JHA: Let me start by saying we do a lot of things well, and I think the scientific community has been extraordinary, the NIH has been extraordinary, but I would say that therapeutics is one area where we probably have underinvested.

And, I think there is a variety of issues – and we’ve done pretty well with in-patient therapies, we’ve got monoclonal antibodies, but they need out-patient infusion which is very difficult in a lot of contexts. We actually are underusing them, and I think given the billions of dollars, appropriately invested in vaccines, I would like to see a similar effort for therapeutics.

The virus is not going away, even when most of us have gotten vaccinated. We’d like to get to a point where, if you got infected, you could take a five or seven day oral course of something which would dramatically reduce your chances of getting sick. We don’t have that. We got distracted with things like hydroxychloroquine and all that stuff. We’ve got to let science drive this, and we’ve got to let the NIH, really get them a lot more resources to push new therapies. We don’t know which ones are going to work, but we’ve got to put a lot more effort into this area.

SHAH: The other thing I would say is we have to support our rural systems, to Dr. Jha’s point, with the rural hospitals, rural health care providers, rural health departments that are doing just an incredible amount of work, both on the vaccine side, but also on the therapeutic side. We just need to make sure we continue to support them because they face challenges that are quite different than anything in the – to be frank – urban areas. We need to make sure that we’re also thinking about those in a very methodical way.

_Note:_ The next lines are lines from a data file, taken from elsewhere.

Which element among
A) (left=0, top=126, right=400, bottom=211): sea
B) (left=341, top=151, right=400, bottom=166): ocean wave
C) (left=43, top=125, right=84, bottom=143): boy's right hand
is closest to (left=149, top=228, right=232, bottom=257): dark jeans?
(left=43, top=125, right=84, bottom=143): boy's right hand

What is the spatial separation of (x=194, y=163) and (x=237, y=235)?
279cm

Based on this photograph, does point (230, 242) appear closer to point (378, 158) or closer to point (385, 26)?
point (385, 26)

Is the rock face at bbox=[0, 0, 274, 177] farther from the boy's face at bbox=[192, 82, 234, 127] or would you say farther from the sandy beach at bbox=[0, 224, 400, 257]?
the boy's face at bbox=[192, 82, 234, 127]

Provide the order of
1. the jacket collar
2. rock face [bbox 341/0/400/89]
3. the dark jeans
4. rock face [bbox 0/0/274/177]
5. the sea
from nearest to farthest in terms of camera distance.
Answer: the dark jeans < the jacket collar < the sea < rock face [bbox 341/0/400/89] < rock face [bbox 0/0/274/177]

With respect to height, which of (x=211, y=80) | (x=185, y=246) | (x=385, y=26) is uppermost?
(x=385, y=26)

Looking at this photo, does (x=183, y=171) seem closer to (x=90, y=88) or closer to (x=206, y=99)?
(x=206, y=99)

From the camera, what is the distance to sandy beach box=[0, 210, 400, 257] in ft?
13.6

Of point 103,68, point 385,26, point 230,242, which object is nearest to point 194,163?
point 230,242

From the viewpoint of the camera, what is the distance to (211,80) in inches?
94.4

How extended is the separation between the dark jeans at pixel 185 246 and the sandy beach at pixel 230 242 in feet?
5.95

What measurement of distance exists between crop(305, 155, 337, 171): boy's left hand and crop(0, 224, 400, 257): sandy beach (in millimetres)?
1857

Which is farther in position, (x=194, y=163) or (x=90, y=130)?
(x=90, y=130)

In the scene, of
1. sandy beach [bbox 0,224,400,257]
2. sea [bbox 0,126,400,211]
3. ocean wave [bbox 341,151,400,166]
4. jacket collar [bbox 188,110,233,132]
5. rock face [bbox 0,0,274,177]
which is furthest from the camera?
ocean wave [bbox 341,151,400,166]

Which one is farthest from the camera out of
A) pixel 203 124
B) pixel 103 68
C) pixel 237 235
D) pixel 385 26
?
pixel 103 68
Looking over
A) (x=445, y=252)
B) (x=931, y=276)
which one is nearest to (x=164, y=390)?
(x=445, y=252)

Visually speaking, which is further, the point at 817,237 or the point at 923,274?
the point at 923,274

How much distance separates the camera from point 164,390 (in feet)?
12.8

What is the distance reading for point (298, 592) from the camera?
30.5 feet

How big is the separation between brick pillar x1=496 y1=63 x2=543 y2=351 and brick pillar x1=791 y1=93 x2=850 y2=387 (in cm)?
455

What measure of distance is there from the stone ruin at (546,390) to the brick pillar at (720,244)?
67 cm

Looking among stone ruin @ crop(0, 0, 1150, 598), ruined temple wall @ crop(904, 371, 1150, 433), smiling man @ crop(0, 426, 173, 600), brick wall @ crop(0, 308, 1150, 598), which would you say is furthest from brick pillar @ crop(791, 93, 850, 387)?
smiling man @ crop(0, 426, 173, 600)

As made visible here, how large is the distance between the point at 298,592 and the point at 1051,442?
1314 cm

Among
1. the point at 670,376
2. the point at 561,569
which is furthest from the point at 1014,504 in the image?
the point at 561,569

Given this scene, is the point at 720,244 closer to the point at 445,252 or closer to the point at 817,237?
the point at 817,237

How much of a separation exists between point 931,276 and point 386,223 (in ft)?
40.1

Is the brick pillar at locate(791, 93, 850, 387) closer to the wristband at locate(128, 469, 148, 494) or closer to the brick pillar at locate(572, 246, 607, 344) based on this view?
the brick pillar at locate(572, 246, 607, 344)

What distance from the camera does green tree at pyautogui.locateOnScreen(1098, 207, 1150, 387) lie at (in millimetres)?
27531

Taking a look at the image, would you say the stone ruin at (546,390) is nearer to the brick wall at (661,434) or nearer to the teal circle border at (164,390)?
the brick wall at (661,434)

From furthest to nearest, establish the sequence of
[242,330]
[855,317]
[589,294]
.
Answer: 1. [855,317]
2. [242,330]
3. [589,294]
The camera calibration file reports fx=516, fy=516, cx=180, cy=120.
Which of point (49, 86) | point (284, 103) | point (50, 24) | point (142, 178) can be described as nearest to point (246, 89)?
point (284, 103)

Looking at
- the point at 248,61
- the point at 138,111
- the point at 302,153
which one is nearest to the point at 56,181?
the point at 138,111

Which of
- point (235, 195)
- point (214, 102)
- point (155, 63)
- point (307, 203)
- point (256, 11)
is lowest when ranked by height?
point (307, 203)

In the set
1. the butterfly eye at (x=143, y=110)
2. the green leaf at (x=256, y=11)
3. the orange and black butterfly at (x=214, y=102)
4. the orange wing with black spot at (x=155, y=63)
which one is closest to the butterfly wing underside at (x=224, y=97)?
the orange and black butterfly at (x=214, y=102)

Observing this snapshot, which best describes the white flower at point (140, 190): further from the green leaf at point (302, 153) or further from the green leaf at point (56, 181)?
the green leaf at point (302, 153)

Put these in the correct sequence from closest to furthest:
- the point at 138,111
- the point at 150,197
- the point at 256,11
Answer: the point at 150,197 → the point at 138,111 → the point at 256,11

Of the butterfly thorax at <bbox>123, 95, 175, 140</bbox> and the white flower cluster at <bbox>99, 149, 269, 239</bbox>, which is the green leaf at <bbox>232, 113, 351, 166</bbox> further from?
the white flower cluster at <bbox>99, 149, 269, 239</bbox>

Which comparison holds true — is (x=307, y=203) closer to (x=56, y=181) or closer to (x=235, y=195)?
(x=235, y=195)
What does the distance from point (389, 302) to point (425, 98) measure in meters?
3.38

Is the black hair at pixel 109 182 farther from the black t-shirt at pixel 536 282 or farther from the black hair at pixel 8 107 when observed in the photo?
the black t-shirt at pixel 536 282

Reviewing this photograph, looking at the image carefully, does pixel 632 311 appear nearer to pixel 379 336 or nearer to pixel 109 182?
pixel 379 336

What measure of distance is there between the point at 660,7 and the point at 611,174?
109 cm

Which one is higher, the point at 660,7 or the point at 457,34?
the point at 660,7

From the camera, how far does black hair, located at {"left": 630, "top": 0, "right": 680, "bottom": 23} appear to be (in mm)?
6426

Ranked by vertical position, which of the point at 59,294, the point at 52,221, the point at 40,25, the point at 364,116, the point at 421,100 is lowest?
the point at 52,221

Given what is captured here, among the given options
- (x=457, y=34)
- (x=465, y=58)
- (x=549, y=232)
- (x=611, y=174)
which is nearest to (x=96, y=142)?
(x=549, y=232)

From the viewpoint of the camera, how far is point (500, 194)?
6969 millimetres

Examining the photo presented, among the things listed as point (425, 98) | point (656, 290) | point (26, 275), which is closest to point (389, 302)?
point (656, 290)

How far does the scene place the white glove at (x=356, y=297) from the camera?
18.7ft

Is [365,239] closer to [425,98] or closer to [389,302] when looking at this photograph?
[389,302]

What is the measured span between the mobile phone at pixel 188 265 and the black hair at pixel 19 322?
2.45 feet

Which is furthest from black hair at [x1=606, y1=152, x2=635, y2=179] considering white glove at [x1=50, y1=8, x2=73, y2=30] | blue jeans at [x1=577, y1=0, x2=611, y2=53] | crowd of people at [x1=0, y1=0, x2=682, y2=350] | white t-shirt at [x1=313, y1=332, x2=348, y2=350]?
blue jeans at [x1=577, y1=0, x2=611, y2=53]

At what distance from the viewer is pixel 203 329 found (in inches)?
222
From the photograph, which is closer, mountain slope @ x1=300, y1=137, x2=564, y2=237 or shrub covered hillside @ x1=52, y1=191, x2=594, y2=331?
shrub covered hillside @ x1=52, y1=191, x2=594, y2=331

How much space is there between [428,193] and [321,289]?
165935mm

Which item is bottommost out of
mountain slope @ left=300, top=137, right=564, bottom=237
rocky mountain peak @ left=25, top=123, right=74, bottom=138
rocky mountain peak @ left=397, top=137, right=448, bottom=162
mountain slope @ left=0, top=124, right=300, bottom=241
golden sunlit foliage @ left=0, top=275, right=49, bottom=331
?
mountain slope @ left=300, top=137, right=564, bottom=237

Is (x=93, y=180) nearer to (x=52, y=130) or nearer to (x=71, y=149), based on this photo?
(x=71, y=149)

FUCHS: I would also add that different innovative models of care delivery are really important. So, the work that has gone on about hospital-at-home programs are being able to deliver services from an enhanced home care perspective is some of the work that we have done in our health system, and we have seen the ability to treat people at home versus bringing them into the hospital.

So, these therapeutics, I think, have to be available to be able to be delivered in multiple places. Like for example, we believe we can deliver remdesivir in the patient’s home. We’re not able to do that right now because of the restrictions around it. So, we have to think creatively about how we can deliver care differently to be able to touch the people wherever they are, and especially in our rural communities.